Arbeitsauftrag: Kopiere aus dem Artikel mit Lesetipps für die Schlechtwetterzeit den Abschnitt von „(Foto: dpa)“ bis „er stolz herausstreicht.“ wortgetreu.

Vorliegender Text:
# # # # # # #
Ey, Doitscha, lies! Bücher für die Schlechtwetterzeit
22.11.2015, 08:01 Uhr
Wenn die Sonne scheint, kann man auch mal draußen lesen.
(Foto: dpa)
Zum Spazierengehen ist das Wetter zu schlecht draußen? Ein Glück! Bleibt mehr Zeit zum Lesen. Wir haben Bücher für Krimi- und Horrorfans, Familienfeinde und -freunde - und den Nachwuchs kriegen wir auch noch beschäftigt.
Bolle ist verschwunden
Die kleine Julia wohnt in einem Dorf im Rheinland, hat Sommerferien und besucht zum ersten Mal allein ihre Großmutter in Berlin. Das allein ist schon aufregend genug - aber gleich bei ihrer Ankunft am Hauptbahnhof wird es noch aufregender: Omas Hund Bolle ist plötzlich verschwunden! Es folgt eine turbulente mehrtägige Suche, zusammen mit dem zehnjährigen Nachbarsjungen Ben. Eine echte "Berliner Jöre", mit Spreewasser getauft, wie er stolz herausstreicht.
# # # # # # #
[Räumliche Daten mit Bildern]
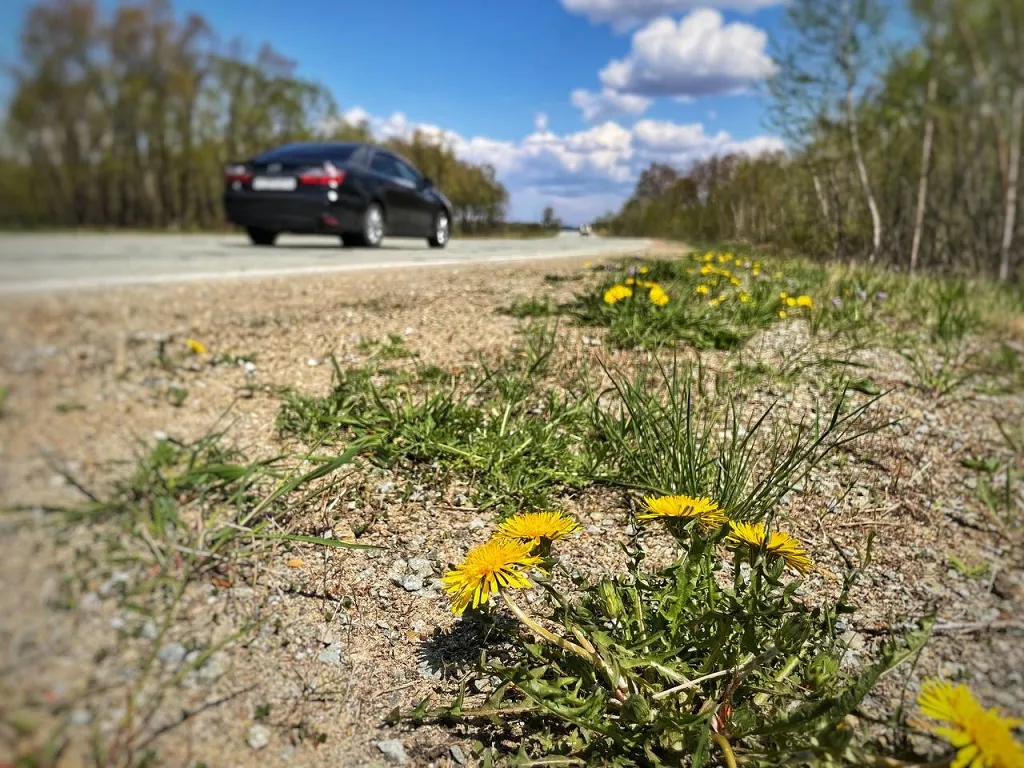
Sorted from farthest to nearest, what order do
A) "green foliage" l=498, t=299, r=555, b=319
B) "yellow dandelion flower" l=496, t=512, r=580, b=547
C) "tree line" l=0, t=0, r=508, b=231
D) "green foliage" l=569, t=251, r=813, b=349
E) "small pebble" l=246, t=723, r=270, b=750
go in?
# # # # # # #
Vollständige Antwort:
(Foto: dpa)
Zum Spazierengehen ist das Wetter zu schlecht draußen? Ein Glück! Bleibt mehr Zeit zum Lesen. Wir haben Bücher für Krimi- und Horrorfans, Familienfeinde und -freunde - und den Nachwuchs kriegen wir auch noch beschäftigt.
Bolle ist verschwunden
Die kleine Julia wohnt in einem Dorf im Rheinland, hat Sommerferien und besucht zum ersten Mal allein ihre Großmutter in Berlin. Das allein ist schon aufregend genug - aber gleich bei ihrer Ankunft am Hauptbahnhof wird es noch aufregender: Omas Hund Bolle ist plötzlich verschwunden! Es folgt eine turbulente mehrtägige Suche, zusammen mit dem zehnjährigen Nachbarsjungen Ben. Eine echte "Berliner Jöre", mit Spreewasser getauft, wie er stolz herausstreicht.